CADIS was developed precisely for this purpose: a structured assessment framework that translates the industry’s specific requirements into a clear and standardized evaluation model. No patchwork of internal checklists, no room for interpretation — but a reliable and transparent foundation for supplier decisions.
At the same time, CADIS remains practical and applicable: 14 modules, flexibly combined according to role and risk profile. Only what is relevant is assessed.
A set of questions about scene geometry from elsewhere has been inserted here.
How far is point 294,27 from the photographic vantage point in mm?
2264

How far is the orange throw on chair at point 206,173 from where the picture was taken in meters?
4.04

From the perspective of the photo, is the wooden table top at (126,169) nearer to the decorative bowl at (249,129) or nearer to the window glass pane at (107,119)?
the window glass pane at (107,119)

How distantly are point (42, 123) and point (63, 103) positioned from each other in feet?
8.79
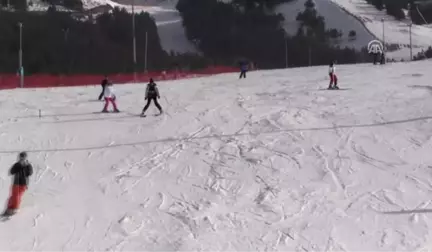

The requirements are precise — while the technical implementation remains open.
1. Kick-Off
Joint assessment initiation: framework conditions, expectations, and assessment scope are aligned, while required documentation and contact persons are defined.
Joint assessment initiation: framework conditions, expectations, and assessment scope are aligned, while required documentation and contact persons are defined.
2. Phase 1
Document-Based Pre-Assessment: Formal and substantive pre-assessment based on the provided documentation. Risk areas are identified, and the main assessment is prepared in a targeted manner.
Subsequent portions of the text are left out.